I was once asked by a leading grounds maintenance company to provide some pruning courses for their operatives. What had triggered this off was there had been a complaint from their client about the poor quality of pruning. The example quoted was that a Forsythia had been pruned to waist height in September by a hedge trimmer thereby removing all flowering wood and leaving a badly mutilated plant in its wake. I suspect a member of the public had made a complaint to the council.
The courses were well received by the staff and we applied some basic principles of shrub pruning to a range of plants in a public park. I can remember being appalled by the poor quality of pruning tools made available to staff and I was told that many of the secateurs had been purchased in a pound shop.

RECORDS PROVIDED
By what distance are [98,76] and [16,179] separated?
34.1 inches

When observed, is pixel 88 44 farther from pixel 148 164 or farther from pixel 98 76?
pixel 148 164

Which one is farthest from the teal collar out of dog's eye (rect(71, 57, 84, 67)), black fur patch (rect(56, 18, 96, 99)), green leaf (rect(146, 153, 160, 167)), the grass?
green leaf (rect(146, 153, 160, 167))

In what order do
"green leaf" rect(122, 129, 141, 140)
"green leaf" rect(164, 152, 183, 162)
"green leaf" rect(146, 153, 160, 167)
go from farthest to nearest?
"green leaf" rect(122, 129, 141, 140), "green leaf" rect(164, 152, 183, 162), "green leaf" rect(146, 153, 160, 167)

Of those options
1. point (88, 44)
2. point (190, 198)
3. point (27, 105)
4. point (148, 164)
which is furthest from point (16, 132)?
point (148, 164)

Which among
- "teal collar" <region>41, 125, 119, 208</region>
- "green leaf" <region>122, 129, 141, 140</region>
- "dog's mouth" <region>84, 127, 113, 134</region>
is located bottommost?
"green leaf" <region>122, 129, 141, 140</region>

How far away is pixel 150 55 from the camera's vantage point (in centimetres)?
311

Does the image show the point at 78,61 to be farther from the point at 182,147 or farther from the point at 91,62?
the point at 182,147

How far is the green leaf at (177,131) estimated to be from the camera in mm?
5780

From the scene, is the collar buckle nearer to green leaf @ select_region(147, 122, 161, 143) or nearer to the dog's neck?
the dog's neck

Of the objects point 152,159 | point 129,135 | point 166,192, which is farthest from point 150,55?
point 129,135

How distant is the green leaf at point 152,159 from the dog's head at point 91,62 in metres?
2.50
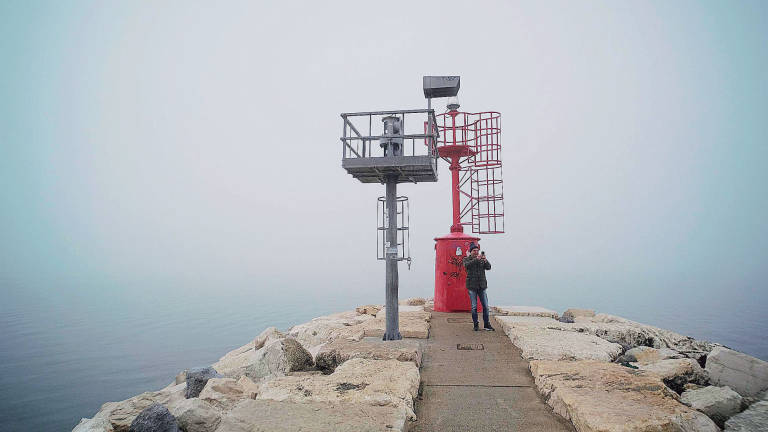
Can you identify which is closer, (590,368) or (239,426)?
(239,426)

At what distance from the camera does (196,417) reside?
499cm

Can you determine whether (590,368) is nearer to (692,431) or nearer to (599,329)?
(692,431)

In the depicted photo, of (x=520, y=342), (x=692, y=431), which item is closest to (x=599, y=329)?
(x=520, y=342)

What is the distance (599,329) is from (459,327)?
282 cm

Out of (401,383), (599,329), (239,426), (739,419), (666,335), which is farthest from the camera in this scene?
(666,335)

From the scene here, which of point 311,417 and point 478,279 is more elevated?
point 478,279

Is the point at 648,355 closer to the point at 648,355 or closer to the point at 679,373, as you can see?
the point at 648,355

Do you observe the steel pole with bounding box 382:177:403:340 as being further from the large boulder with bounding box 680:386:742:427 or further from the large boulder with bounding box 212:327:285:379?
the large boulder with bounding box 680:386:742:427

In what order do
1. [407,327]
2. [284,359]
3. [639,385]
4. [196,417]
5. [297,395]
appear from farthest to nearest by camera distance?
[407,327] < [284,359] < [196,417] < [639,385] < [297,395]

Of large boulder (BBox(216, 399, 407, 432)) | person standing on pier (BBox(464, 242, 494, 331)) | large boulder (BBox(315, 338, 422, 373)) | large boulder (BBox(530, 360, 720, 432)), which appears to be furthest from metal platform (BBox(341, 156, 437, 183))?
---
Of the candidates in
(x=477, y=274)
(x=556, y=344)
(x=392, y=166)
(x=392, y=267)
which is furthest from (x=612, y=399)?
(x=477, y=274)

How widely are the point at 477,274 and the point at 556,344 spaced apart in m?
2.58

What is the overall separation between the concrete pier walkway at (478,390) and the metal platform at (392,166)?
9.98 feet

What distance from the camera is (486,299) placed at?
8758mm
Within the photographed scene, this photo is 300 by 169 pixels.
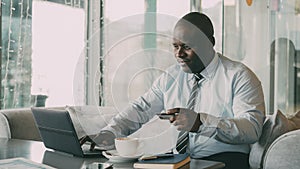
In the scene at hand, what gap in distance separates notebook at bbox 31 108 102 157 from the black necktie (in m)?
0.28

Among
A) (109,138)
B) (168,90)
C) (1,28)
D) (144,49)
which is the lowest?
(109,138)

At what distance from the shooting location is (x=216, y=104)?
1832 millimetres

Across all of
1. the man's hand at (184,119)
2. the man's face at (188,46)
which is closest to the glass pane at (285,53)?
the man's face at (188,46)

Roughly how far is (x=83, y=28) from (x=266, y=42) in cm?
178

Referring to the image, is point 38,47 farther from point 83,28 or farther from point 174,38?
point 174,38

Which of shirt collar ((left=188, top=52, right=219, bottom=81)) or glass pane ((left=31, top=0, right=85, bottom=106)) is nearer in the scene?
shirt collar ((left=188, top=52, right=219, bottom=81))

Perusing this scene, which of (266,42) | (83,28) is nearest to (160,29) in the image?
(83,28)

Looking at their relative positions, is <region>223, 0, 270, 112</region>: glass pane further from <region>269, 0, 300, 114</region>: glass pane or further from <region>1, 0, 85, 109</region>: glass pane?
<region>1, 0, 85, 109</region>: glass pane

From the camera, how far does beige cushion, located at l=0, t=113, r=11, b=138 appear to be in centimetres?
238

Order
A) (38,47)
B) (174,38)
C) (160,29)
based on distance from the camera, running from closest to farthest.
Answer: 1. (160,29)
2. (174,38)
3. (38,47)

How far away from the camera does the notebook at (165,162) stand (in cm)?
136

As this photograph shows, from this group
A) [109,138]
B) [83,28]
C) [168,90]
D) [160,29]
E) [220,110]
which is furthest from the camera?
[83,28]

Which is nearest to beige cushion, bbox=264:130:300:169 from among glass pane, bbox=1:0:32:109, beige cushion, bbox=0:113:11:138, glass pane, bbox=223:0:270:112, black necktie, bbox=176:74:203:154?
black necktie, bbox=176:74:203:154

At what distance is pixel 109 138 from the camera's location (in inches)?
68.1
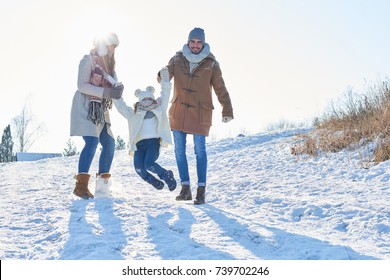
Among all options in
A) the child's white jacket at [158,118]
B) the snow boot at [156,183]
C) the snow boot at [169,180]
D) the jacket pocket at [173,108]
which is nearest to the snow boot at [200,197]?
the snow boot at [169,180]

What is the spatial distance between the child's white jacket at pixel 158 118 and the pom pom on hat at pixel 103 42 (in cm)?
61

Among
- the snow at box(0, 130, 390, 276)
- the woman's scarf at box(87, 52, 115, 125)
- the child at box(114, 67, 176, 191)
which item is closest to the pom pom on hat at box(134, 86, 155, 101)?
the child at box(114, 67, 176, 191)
==
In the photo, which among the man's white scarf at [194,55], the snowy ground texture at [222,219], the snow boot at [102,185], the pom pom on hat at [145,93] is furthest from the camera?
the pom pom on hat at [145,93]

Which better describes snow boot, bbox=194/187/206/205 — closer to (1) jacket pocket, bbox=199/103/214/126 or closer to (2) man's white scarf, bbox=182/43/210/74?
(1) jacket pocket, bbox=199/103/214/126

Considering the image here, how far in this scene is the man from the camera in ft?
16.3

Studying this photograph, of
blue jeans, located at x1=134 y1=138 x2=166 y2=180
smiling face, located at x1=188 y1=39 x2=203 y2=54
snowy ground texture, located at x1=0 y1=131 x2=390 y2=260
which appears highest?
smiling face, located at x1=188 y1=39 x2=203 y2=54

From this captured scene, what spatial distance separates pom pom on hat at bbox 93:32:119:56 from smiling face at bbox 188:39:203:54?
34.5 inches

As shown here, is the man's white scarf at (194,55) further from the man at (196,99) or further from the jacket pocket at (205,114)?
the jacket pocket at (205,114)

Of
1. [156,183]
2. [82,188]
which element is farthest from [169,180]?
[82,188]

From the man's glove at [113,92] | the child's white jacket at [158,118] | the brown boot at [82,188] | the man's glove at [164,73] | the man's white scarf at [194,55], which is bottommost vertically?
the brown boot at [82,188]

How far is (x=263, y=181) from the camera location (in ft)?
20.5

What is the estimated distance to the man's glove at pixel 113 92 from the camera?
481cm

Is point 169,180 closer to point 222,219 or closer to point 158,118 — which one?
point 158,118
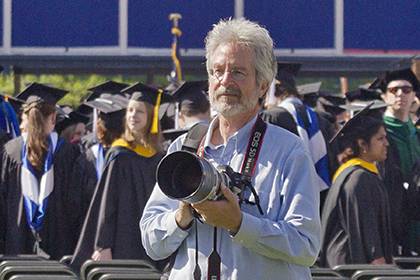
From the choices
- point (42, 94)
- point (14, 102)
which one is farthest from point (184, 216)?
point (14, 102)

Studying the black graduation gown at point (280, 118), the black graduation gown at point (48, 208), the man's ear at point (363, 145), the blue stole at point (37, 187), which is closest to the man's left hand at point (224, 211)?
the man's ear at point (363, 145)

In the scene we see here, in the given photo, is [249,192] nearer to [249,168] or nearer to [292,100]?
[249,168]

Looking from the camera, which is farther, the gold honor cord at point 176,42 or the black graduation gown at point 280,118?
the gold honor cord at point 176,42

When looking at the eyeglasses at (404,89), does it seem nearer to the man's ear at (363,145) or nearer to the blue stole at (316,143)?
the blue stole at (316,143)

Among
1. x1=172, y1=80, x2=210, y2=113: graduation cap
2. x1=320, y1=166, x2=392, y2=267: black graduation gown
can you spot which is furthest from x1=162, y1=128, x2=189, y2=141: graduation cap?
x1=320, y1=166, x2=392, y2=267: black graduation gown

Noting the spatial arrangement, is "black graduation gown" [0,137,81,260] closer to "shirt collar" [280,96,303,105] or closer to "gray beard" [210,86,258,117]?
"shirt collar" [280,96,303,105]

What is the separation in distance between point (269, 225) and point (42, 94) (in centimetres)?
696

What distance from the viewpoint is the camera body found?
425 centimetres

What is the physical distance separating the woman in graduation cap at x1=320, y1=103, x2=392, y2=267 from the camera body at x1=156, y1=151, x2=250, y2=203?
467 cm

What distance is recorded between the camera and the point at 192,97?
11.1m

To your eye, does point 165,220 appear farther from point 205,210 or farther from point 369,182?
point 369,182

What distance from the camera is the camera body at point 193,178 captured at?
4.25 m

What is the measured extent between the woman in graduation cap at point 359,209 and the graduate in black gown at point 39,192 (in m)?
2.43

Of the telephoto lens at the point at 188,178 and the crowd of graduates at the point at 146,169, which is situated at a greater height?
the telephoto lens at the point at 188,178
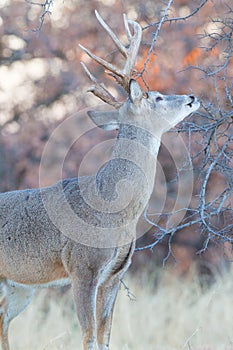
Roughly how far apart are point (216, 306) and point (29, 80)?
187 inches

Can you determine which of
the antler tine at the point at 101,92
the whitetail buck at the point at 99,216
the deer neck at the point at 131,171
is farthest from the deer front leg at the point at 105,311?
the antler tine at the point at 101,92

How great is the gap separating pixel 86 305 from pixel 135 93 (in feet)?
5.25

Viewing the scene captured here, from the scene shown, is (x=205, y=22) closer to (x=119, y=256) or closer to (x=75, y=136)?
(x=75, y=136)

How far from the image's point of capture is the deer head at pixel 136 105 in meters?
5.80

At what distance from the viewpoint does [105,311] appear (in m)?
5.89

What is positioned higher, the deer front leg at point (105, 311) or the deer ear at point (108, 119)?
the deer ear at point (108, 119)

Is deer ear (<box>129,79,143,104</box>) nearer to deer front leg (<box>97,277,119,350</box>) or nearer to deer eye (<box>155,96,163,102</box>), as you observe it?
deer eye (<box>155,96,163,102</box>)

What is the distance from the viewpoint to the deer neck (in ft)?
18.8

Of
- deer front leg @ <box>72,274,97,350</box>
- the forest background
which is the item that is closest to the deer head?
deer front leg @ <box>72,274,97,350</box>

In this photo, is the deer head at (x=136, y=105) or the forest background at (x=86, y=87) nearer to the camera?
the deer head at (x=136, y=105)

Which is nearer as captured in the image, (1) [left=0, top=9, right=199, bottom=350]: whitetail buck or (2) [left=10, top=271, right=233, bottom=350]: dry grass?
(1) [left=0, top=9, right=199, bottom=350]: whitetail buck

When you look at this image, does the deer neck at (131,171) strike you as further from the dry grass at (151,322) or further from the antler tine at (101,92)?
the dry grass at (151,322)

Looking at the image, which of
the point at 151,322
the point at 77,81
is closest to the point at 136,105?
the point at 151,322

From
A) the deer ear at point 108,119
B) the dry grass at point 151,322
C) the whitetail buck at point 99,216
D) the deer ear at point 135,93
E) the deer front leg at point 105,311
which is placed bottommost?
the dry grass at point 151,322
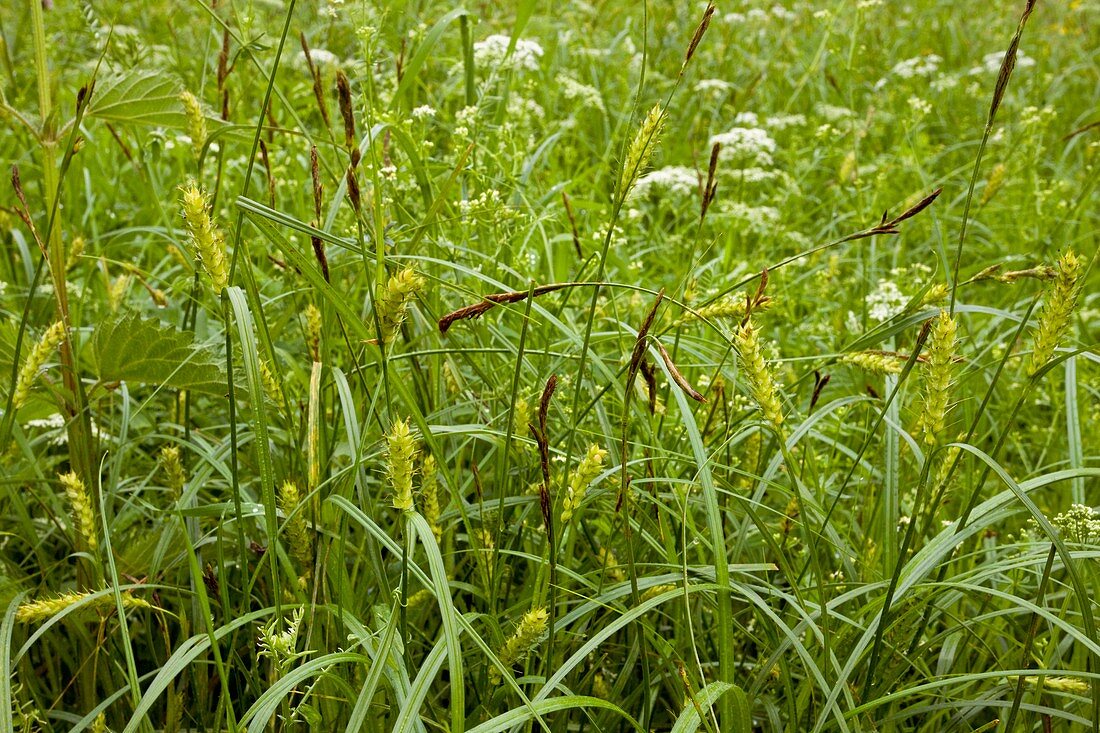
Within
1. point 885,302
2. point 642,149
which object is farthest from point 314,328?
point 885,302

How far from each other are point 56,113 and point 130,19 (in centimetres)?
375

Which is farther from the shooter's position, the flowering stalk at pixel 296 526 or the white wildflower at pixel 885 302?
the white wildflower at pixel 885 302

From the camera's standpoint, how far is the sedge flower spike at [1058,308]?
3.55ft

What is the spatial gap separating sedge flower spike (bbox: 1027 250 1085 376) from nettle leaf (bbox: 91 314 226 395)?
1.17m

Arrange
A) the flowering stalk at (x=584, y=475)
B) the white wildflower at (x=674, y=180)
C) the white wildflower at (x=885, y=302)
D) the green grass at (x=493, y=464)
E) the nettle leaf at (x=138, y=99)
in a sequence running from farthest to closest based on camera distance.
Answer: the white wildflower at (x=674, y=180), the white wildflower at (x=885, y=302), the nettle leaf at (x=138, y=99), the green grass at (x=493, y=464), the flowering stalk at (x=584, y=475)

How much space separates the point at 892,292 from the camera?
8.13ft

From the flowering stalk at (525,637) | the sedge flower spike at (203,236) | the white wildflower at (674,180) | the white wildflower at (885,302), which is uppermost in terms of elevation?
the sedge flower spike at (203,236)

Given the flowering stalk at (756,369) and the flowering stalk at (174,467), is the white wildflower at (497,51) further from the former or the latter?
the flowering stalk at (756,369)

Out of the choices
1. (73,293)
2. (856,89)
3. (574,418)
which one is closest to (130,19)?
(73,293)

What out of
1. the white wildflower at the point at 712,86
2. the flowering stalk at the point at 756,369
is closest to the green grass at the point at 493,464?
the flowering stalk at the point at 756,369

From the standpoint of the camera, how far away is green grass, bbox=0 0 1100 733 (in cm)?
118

EXERCISE DIRECTIONS
In the pruning account, how would you say this sentence in Spanish: "The courses were well received by the staff and we applied some basic principles of shrub pruning to a range of plants in a public park."?

OUTPUT FOR THIS TASK
Los cursos fueron bien recibidos por el personal y aplicamos algunos principios básicos de la poda de arbustos a una variedad de plantas en un parque público.